## Travail demandé
1: D'après l'extrait sur l'histoire contrefactuelle, les affirmations (a), (b) et (c) sont-elles exactes ? Répondez par oui ou non et citez les mots du texte qui tranchent. (a) La littérature circule sans caution scientifique. (b) Le clivage entre tenants et adversaires de la démarche contrefactuelle porte toujours sur sa viabilité scientifique. (c) La littérature tend à devenir de plus en plus hybride.
2: Selon l'extrait sur l'histoire contrefactuelle, quel garde-fou méthodologique majeur les historiens du contrefactuel semblent-ils avoir ?

## Extrait du document

____

Cette critique cache une interrogation professionnelle. L’enjeu de l’identité disciplinaire historienne est posé par le rapprochement croissant entre le savoir réel et la geste littéraire16. Cependant, les historiens du contrefactuel semblent avoir un garde-fou méthodologique majeur par le souci permanent de l’exactitude de leur hypothèse. Le savoir historique peut être patiemment construit à partir d’hypothèses vraisemblables dans le cadre d’un travail critique et est ensuite validé par une communauté professionnelle alors que la littérature s’adresse au lecteur et circule sans caution scientifique. Avec l’entrée dans le XXIe siècle, l’histoire contrefactuelle tend à devenir un domaine ou une spécialité dont les codes sont connus, par des ouvrages de synthèse17 et une actualité soutenue. La fécondité de la démarche dans les objets de recherche se mesure par deux voies différentes, soit l’ouvrage collectif regroupant une variété d’expériences contrefactuelles18 ou bien l’intégration plus discrète de celle-ci à une analyse historique19. Le clivage entre tenants et adversaires de la démarche contrefactuelle s’est déplacé, ne portant plus sur la viabilité scientifique de celle-ci, mais plutôt sur sa richesse ou sa pauvreté épistémique, ses usages, ou en un mot, ses applications. Enfin, du point de vue éditorial, l’histoire contrefactuelle peut contribuer à donner un nouveau souffle à un marché historique atone, et ainsi hypothétiquement renouer avec les succès considérables des années 197020.

La démarche contrefactuelle au carrefour de l’histoire et de la littérature

Cette perspective contrefactuelle en histoire ne peut toutefois se comprendre pleinement qu’en parallèle des évolutions de la littérature. En effet, celle-ci tend à devenir de plus en plus hybride en mobilisant des thèmes historiques, tout en cultivant une créativité littéraire, ce qui pose la question, in fine, des nouveaux rapports entre science historique et fiction littéraire.

____

## Données enregistrées
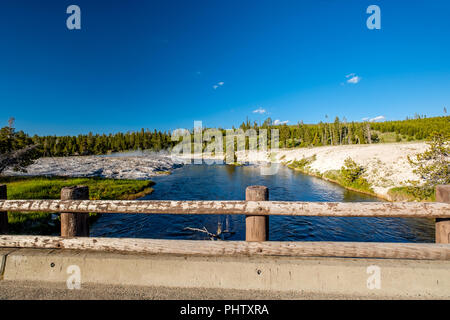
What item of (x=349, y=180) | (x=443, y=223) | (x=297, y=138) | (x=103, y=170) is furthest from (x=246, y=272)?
(x=297, y=138)

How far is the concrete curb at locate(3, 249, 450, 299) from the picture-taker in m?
3.29

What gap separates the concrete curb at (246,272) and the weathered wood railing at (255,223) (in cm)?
13

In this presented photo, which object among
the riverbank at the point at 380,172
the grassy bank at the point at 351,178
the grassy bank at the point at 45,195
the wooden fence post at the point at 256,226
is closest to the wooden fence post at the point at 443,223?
the wooden fence post at the point at 256,226

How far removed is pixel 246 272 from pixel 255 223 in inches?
32.4

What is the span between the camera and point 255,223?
12.4 ft

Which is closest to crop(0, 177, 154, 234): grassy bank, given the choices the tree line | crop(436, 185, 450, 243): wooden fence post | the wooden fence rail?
the wooden fence rail

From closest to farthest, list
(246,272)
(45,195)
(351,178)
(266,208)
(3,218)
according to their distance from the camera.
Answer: (246,272), (266,208), (3,218), (45,195), (351,178)

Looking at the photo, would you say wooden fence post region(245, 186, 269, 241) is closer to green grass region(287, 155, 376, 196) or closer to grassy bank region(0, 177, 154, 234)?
grassy bank region(0, 177, 154, 234)

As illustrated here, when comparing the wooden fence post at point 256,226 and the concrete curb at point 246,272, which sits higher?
the wooden fence post at point 256,226

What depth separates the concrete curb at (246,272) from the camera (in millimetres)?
3293

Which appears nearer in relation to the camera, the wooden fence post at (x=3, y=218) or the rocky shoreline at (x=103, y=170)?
the wooden fence post at (x=3, y=218)

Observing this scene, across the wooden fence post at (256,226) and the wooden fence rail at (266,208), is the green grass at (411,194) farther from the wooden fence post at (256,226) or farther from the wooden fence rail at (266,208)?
the wooden fence post at (256,226)

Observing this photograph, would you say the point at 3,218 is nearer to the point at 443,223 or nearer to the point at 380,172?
the point at 443,223
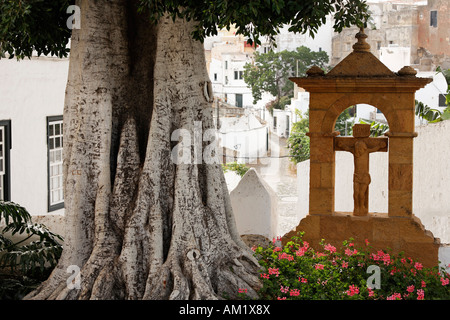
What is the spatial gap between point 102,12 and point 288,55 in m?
44.6

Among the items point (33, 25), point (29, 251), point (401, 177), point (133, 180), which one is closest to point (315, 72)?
point (401, 177)

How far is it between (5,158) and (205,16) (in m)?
6.93

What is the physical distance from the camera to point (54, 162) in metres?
13.0

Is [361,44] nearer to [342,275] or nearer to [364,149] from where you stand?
[364,149]

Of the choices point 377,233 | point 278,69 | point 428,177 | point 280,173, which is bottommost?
point 280,173

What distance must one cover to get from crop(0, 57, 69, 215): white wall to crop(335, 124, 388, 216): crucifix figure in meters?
6.44

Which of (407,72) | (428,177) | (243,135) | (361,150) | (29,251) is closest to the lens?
(29,251)

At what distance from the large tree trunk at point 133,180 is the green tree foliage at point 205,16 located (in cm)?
35

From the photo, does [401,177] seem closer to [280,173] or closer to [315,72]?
[315,72]

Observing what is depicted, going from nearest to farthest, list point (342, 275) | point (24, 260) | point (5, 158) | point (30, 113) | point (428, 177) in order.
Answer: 1. point (342, 275)
2. point (24, 260)
3. point (428, 177)
4. point (5, 158)
5. point (30, 113)

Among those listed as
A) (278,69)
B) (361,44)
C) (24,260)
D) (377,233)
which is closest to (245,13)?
(361,44)

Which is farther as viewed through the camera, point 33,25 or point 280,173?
point 280,173

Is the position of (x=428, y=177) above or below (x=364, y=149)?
below

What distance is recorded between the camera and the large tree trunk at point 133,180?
6.27m
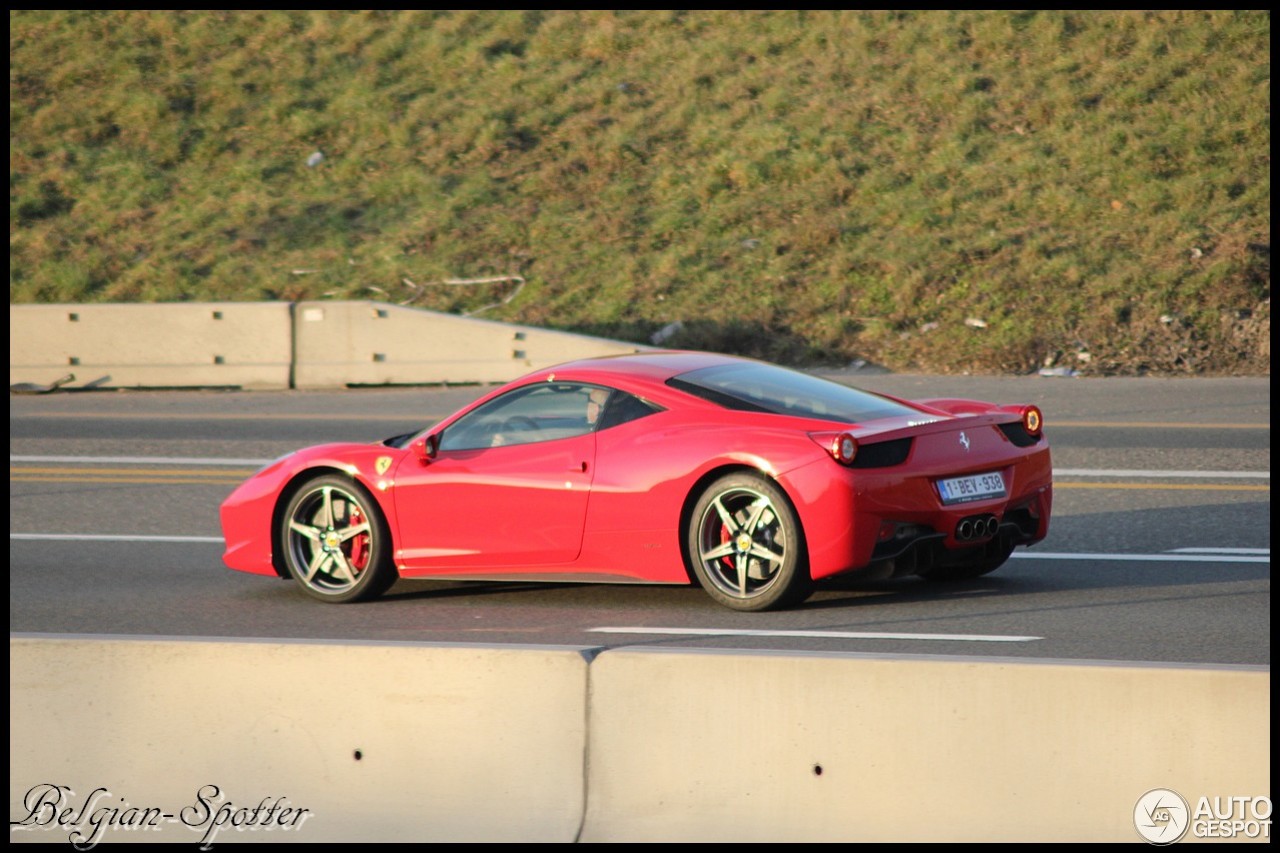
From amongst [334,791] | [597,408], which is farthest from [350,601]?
[334,791]

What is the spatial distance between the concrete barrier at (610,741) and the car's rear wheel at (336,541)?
3652 mm

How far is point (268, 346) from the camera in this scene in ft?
69.4

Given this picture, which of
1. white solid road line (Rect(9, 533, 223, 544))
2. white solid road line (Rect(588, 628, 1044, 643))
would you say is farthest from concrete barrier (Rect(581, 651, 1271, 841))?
white solid road line (Rect(9, 533, 223, 544))

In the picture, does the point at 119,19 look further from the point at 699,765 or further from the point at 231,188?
the point at 699,765

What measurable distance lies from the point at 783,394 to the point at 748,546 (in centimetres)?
82

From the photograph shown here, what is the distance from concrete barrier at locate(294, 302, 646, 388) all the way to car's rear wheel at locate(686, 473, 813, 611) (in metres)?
12.0

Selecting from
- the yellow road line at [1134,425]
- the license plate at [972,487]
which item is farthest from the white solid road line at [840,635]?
the yellow road line at [1134,425]

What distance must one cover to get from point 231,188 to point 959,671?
85.7 feet

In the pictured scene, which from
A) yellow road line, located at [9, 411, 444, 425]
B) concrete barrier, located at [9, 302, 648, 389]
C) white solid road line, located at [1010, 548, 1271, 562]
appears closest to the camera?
white solid road line, located at [1010, 548, 1271, 562]

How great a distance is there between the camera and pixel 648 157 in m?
28.4

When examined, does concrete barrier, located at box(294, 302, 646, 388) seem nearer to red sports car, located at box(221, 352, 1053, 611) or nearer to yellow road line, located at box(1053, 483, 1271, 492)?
yellow road line, located at box(1053, 483, 1271, 492)

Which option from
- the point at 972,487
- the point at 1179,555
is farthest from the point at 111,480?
the point at 1179,555

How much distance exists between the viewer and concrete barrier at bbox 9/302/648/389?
2055 cm

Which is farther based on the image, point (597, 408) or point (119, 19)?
point (119, 19)
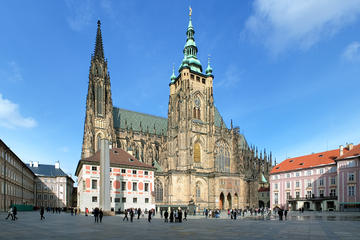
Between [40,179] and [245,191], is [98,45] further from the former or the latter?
[245,191]

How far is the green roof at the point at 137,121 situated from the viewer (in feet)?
257

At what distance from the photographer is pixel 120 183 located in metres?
49.8

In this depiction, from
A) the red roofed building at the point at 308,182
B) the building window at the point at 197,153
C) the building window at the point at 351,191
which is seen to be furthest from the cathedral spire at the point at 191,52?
the building window at the point at 351,191

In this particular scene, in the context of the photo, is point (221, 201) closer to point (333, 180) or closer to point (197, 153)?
point (197, 153)

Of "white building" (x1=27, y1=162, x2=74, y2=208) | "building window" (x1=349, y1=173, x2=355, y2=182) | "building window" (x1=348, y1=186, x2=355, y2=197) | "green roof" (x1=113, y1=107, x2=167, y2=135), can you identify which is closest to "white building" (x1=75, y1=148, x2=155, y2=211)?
"green roof" (x1=113, y1=107, x2=167, y2=135)

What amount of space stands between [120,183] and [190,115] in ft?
87.4

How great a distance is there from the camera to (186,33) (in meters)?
83.9

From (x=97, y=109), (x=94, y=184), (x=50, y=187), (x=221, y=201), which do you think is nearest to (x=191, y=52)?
(x=97, y=109)

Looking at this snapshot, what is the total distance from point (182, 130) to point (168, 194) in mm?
14479

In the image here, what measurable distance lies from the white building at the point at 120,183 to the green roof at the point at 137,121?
78.6 ft

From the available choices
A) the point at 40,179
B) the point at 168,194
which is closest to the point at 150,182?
the point at 168,194

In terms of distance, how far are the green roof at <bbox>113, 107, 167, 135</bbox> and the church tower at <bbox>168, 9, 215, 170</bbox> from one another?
9.99 m

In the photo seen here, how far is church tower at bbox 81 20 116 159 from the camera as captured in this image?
66.6m

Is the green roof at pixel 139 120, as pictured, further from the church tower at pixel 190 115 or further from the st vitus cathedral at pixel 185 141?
the church tower at pixel 190 115
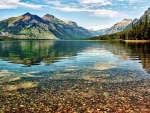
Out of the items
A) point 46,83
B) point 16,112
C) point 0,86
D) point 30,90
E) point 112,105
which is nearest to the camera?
point 16,112

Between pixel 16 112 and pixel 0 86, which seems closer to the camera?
pixel 16 112

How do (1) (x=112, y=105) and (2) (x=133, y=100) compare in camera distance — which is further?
(2) (x=133, y=100)

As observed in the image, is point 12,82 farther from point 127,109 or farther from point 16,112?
point 127,109

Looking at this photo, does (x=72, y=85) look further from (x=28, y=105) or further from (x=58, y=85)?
(x=28, y=105)

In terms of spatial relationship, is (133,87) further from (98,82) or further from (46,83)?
(46,83)

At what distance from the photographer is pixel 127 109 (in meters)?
19.1

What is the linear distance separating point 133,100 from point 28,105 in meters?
10.9

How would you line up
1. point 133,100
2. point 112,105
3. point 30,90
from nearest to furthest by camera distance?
point 112,105
point 133,100
point 30,90

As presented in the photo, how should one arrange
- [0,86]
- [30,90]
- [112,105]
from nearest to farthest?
[112,105]
[30,90]
[0,86]

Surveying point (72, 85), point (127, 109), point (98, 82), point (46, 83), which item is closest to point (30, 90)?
point (46, 83)

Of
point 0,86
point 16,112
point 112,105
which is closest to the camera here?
point 16,112

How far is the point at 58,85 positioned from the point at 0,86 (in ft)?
25.5

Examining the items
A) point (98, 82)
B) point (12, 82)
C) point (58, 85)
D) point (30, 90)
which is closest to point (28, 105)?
point (30, 90)

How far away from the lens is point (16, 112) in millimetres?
18562
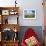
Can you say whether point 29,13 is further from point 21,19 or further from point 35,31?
point 35,31

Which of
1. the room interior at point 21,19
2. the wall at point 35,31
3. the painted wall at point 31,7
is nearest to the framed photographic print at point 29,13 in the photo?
the room interior at point 21,19

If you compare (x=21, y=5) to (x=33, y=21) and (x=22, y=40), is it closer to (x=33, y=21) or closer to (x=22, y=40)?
(x=33, y=21)

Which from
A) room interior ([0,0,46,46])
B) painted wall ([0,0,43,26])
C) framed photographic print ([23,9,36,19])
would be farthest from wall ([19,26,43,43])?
framed photographic print ([23,9,36,19])

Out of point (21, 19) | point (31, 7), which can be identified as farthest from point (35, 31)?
point (31, 7)

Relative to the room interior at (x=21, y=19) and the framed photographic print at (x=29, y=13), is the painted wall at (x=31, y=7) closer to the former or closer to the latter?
the room interior at (x=21, y=19)

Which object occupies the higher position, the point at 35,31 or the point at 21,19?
the point at 21,19

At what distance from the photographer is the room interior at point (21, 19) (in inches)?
223

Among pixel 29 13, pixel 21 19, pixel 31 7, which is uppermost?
pixel 31 7

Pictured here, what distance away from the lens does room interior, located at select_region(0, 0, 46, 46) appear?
5656 mm

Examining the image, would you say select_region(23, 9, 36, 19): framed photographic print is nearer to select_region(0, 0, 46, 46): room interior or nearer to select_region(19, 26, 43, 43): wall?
select_region(0, 0, 46, 46): room interior

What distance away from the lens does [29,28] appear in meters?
5.67

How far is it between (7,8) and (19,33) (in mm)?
1013

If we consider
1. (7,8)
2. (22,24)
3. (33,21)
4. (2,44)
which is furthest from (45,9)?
(2,44)

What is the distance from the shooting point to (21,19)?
5.72 metres
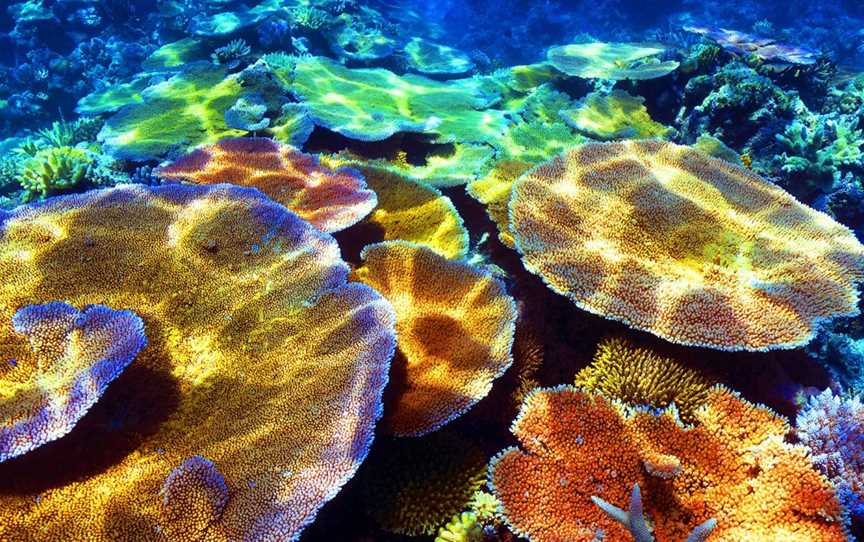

____

## Résultats par tâche
1:
(a) Oui : « la littérature s’adresse au lecteur et circule sans caution scientifique ».
(b) Non : « ne portant plus sur la viabilité scientifique de celle-ci ».
(c) Oui : « celle-ci tend à devenir de plus en plus hybride en mobilisant des thèmes historiques ».

2: Le souci permanent de l’exactitude de leur hypothèse.